PROVIDED DATA:
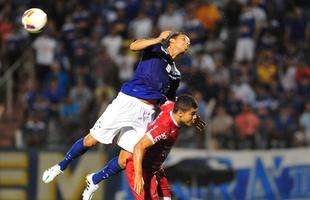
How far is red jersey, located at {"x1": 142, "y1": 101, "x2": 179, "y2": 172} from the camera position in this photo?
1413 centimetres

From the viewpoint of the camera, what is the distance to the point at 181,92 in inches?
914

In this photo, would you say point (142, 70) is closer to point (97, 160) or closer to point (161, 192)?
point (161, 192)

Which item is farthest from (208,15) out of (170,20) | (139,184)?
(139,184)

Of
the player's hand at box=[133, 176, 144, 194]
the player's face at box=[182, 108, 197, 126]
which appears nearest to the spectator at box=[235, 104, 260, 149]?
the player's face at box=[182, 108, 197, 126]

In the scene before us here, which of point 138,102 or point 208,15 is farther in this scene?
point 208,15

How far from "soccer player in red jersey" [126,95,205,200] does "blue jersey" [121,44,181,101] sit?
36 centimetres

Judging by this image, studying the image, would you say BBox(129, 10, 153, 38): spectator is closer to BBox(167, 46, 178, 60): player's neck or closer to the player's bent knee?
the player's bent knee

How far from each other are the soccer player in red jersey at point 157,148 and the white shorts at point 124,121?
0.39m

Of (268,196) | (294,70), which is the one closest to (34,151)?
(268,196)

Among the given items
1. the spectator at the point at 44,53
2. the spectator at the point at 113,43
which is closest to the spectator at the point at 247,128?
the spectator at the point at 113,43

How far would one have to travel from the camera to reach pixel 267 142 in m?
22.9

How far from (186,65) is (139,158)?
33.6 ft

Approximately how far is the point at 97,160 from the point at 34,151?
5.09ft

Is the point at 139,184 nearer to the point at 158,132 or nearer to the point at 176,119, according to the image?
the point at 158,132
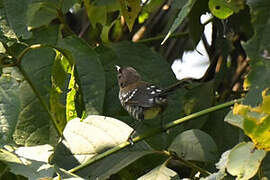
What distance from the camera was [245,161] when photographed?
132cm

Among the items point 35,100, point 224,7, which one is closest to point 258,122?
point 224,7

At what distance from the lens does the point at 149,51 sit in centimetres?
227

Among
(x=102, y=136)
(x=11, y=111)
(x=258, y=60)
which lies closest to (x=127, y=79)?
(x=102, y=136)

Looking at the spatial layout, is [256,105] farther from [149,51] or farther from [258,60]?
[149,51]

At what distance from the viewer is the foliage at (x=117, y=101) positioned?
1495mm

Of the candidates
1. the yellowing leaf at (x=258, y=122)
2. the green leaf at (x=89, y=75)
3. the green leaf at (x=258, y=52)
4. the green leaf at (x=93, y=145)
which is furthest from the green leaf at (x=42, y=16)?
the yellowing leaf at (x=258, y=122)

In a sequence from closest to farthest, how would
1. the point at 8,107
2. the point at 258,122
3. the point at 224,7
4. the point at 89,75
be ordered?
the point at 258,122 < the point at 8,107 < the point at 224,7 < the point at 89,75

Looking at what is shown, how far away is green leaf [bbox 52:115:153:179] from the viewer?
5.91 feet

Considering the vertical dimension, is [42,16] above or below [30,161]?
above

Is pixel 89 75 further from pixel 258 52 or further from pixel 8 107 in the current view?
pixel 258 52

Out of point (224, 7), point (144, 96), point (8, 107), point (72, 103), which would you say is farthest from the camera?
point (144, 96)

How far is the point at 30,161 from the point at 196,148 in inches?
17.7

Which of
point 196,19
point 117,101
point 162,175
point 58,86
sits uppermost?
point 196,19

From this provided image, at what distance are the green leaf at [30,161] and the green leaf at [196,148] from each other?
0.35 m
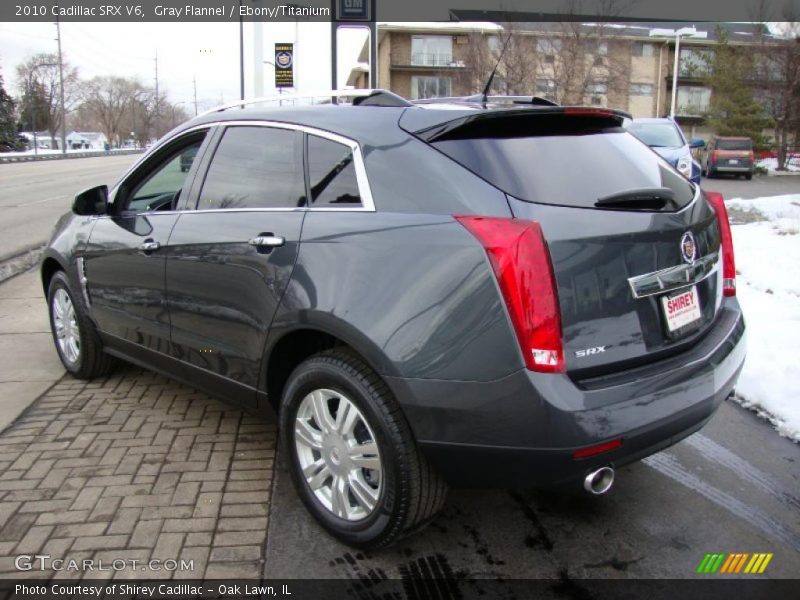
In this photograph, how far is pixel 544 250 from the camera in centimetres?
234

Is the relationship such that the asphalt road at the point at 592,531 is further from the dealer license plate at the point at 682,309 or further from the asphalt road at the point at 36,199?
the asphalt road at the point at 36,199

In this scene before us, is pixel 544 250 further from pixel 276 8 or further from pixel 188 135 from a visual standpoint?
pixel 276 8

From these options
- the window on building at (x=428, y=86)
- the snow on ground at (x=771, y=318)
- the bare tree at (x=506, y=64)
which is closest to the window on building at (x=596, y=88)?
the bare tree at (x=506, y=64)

TASK GOAL: State how many lines of the data above contain the word "closer". Reply with the number alone.

CORRECT RESULT: 2